Çok karalar bağlamam, kasvetli ortamlardan hızla uzaklaşabiliyorum. Benim hiç vazgeçemediğim en etkin felsefem budur.
Bazen öylesine karamsarlık yaşadığım oluyor ama en beğendiğim özelliklerimden biri ne kadar karamsar olursam olayım o karamsarlığın fazla etkisinde kalmaksızın kendimi kısa sürede toparlayabiliyor olmamdır. Ne durumda olursam olayım o karabulutları rahatlıkla gönderebiliyorum.
Çok karalar bağlamam, kasvetli ortamlardan hızla uzaklaşabiliyorum. Benim hiç vazgeçemediğim en etkin felsefem budur.

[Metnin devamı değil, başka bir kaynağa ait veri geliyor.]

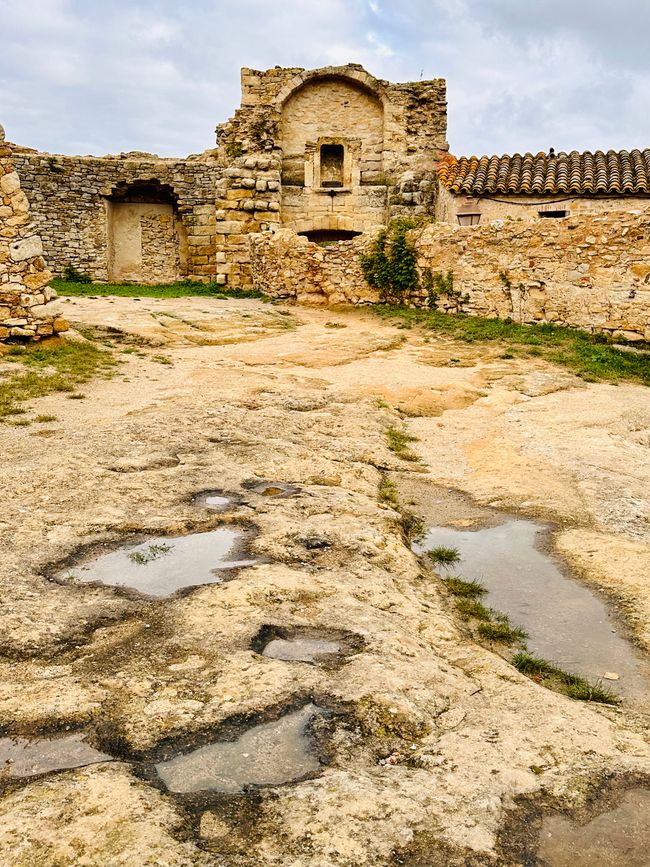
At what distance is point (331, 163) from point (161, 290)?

Belki bir umutun yeşermesi olarak beklenti içinde olduğumuz bir duruma düşme psikolojisinden kurtulabilenlerden birileri olabilmeyi bekledim yeni yıldan, gelecekten. Pek ümitvar değildik ama yine de bir umut, belki beklentilerimizi biraz olsun karşılayacak bir şeylerle buluşabiliriz diye heveslendim geleceğin bana getireceklerinden. Ben yine de bu beklentilerin hayallerinde fazlaca kendimi kaybetmedim. Öngörülerime her zaman güvendim, heyecanlarımın ve hayallerimin yarattığı anaforların girdabına hiç ama hiç kapılmadım. Yaşam planlarını üç aşamalı dönemlerdeki sağlam planlar üzerine kurmaktan hiç ama hiç vazgeçmedim. Fazla hayaller kurmadım, olmayacak şeyleri hayal etmedim.

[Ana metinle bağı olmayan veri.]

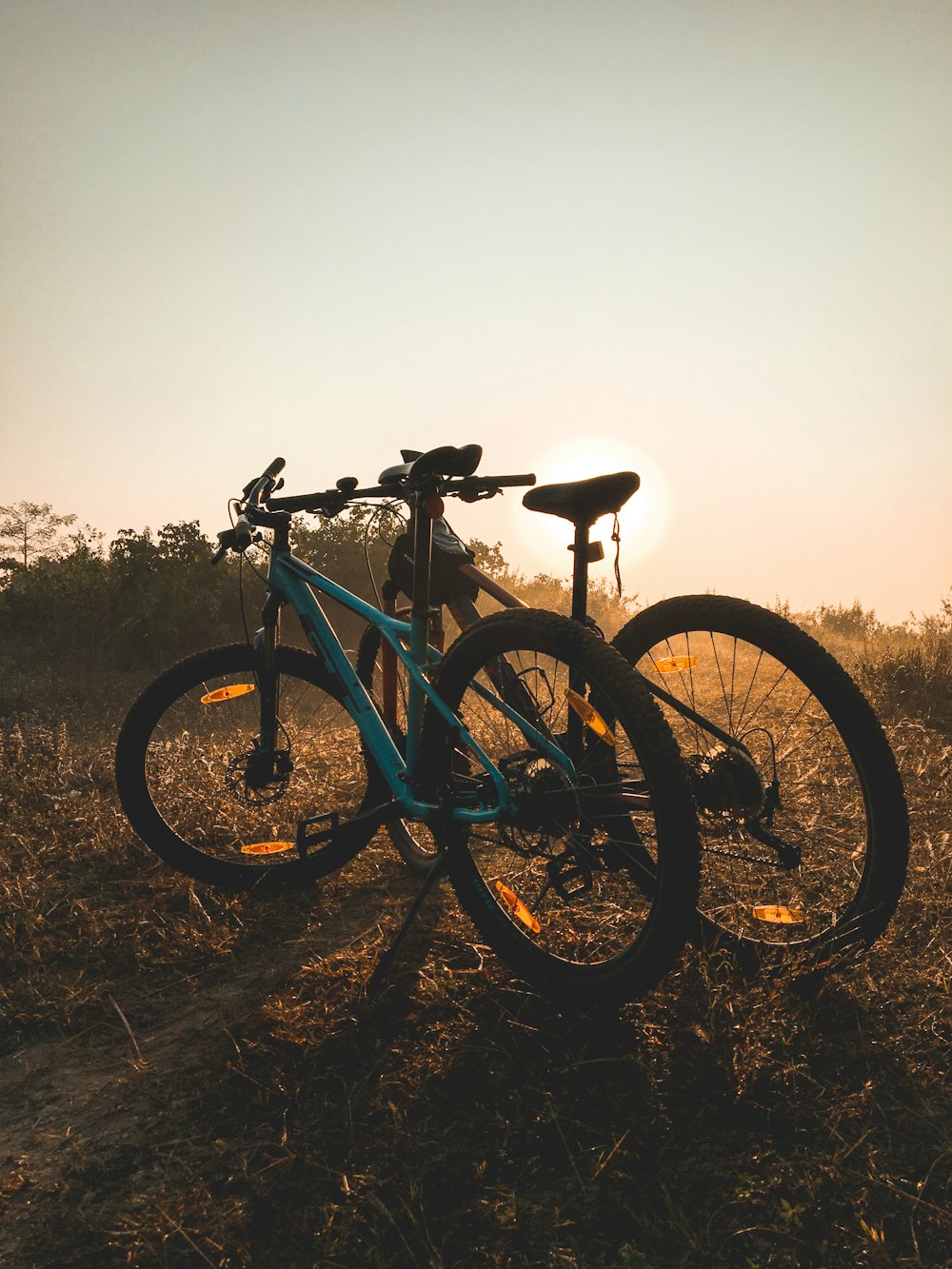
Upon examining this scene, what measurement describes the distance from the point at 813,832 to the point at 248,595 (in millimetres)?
7081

Çok değil üç ay önce geride bıraktığımız 2022 yılıyla ilgili karmkarışık duygularla yüklü öylesine yorumlar yaptık ki, gelen ve içine girdiğimiz ve üçüncü ayını geride bırakmaya iyice yaklaştığımız 2023 Mart ayının yarılarındayız, öylesine yaşam karmaşasının içinde yol alabilmeye çalışıyoruz ki bunu atlatabilmek çok iyi planlanabilen ve sağlam öngörüler üzerine kurulu bir yaşamla bile bu sorunun altından kalkabilmek pek de kolay görünmüyor. 2023 yılınının hemen başlangıcında nasıl geçeceği konusunda sislerarası bir dünya profilinin zoraki hızalamasının engeller dolu akışına kendimizi bıraktık bizi götüreceği yere doğru giden akıntının peşine takılmış bilinmeyenere doğru gitmeye çalışıyoruz.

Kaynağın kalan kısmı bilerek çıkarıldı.